In our house of 6 people, the stuff of holidays can start to get a bit overwhelming. Not the events, we’ve got that pretty much under control. We decide where we’ll go, what events we’ll attend, what parties we’ll pop in on and it’s all determined on a case by case and day by day basis. “What are we ready for?” Seems to be the guiding question this time of year. A sort of variation on our usual theme of “is this working for us?”

The stuff I’m talking about in the overwhelm department is the actual physical stuff. We’ve just finished up a round of birthdays for everyone except me. We’ve kind of got what we need and even the kids are really not clamoring for much more. Especially our oldest who has a bit of the minimalist in her.

But then the holidays arrive and with it the stuff.

It’s not a consumption thing I’m worried about. We’ve got that down pretty good. We buy second hand or we go handmade – either our own or someone else’s. But still, it’s stuff. More stuff in our house and honestly we’re about full up.

This month we’ve been getting rid of things. It’s sort of become our tradition – the idea of getting rid of something everyday during the month of December. We missed a few days early in the month so our resident minimalist had everyone play a little catch up last week. She set the bag out on the kitchen table and facilitated the purging of stuff. Going through treasure drawers, under beds, on dresser tops, etc. It felt good for everyone to clear a little space and we all agreed, a clear space creates a more clear mind.

What I’ve realized will help eliminate the overwhelm as we enter this gift giving season is giving and receiving gifts that are consumables. Not just the sweets – although they are really good of course – but other consumables as well. Things such as a Yule Log decorated in school that can then be burned in the fire pit. Beeswax candles that bring joy every time they’re illuminated. Or the case of toilet paper that my mom sent. (is that the best gift ever for a family of six? I think so) A giant ham. All those things bring joy (yes a case of toilet paper brings me joy) and then they are used up and gone, not claiming any  permanent residence in our world.

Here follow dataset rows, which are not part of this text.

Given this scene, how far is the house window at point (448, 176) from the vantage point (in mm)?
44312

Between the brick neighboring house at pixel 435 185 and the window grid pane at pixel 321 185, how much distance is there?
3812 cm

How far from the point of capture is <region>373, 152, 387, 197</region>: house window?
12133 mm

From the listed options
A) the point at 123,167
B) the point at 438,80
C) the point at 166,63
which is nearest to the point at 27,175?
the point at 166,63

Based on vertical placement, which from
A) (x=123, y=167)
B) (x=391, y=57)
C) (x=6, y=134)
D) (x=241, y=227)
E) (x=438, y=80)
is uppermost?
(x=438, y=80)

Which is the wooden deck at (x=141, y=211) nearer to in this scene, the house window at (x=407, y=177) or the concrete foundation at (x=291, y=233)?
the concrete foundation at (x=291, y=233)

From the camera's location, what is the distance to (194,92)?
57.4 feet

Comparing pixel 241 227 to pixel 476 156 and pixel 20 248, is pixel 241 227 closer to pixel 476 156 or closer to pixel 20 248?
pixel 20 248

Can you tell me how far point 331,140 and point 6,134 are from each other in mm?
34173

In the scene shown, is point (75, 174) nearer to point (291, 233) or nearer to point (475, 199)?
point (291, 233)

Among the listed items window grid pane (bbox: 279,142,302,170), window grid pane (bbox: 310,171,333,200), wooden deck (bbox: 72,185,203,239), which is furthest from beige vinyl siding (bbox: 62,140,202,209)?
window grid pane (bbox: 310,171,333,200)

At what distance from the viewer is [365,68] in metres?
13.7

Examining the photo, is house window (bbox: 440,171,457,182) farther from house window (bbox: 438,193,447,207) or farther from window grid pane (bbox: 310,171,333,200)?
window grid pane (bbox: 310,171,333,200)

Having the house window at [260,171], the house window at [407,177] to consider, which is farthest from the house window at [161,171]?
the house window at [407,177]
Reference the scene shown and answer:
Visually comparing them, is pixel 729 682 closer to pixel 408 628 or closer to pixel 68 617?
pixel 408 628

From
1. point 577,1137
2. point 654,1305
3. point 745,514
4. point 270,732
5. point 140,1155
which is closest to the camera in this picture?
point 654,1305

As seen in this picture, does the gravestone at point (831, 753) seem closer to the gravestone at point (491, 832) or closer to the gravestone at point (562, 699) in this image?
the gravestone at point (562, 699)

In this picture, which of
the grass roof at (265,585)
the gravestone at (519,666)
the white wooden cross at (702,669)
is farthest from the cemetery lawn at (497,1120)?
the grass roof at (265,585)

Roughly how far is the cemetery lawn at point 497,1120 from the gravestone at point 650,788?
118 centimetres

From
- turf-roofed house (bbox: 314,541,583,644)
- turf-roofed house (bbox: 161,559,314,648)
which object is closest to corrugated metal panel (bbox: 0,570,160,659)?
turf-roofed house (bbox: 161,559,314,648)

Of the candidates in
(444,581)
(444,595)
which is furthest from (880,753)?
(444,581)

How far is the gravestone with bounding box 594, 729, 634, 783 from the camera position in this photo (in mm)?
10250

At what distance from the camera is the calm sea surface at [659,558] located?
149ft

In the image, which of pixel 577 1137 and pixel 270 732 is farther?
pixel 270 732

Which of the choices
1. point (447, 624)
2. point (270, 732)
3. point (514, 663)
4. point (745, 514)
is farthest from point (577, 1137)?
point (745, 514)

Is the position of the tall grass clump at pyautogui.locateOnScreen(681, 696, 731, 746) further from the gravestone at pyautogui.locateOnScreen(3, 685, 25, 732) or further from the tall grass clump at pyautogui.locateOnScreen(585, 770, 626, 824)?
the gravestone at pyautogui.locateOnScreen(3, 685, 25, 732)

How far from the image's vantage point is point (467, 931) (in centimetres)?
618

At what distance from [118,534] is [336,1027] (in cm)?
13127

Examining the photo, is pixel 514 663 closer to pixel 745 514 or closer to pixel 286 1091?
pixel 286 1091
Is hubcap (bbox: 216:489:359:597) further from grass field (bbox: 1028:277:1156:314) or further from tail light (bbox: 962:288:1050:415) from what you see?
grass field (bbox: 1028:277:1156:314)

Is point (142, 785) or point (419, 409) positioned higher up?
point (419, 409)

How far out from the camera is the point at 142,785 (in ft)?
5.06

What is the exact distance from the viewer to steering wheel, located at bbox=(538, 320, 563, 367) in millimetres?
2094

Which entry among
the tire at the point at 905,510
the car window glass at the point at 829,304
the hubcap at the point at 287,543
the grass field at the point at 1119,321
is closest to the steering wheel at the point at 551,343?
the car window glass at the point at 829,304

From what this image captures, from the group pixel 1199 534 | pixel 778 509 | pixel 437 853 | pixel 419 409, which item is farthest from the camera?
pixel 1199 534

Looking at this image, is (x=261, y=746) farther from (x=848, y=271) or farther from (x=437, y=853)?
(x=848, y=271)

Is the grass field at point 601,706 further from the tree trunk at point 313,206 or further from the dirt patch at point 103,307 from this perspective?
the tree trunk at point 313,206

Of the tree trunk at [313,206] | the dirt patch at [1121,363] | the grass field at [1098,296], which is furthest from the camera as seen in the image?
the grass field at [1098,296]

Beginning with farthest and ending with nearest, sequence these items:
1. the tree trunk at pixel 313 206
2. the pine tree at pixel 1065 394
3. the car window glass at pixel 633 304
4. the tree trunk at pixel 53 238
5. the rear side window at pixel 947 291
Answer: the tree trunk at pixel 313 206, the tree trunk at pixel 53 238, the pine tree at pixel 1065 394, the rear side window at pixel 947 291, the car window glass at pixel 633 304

As I enter this season, or rather as we are in the midst of it, I ponder this idea. How might that apply to kids? Art supplies I guess would fall into that category. Or a class of some kind. Or maybe an outing. And even if we don’t do all consumables, because surely we won’t, we’re going to really try and ponder the energy of each object brought into the home. Will it bring energy to our world? Or will it take energy away?

I find it difficult sometimes to walk the gift giving line with kids. But we’re trying. And each year I think we figure something else out that helps us make it work for our family.

What have you figured out in your world? I’d love to know.